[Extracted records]
------------------------------------------------

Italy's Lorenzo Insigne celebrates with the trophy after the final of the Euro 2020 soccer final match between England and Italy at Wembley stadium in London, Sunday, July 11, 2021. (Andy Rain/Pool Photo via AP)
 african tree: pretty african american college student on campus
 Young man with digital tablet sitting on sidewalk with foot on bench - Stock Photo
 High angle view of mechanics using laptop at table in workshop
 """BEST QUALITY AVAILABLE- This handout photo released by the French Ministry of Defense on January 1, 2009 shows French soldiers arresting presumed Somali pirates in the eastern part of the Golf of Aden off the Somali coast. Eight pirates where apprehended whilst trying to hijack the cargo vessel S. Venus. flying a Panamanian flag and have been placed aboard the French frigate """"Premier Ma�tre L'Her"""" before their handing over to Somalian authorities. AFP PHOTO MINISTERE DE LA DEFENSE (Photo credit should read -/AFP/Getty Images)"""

------------------------------------------------

Extract each record, keeping it identical to the original.

Italy's Lorenzo Insigne celebrates with the trophy after the final of the Euro 2020 soccer final match between England and Italy at Wembley stadium in London, Sunday, July 11, 2021. (Andy Rain/Pool Photo via AP)
 african tree: pretty african american college student on campus
 Young man with digital tablet sitting on sidewalk with foot on bench - Stock Photo
 High angle view of mechanics using laptop at table in workshop
 """BEST QUALITY AVAILABLE- This handout photo released by the French Ministry of Defense on January 1, 2009 shows French soldiers arresting presumed Somali pirates in the eastern part of the Golf of Aden off the Somali coast. Eight pirates where apprehended whilst trying to hijack the cargo vessel S. Venus. flying a Panamanian flag and have been placed aboard the French frigate """"Premier Ma�tre L'Her"""" before their handing over to Somalian authorities. AFP PHOTO MINISTERE DE LA DEFENSE (Photo credit should read -/AFP/Getty Images)"""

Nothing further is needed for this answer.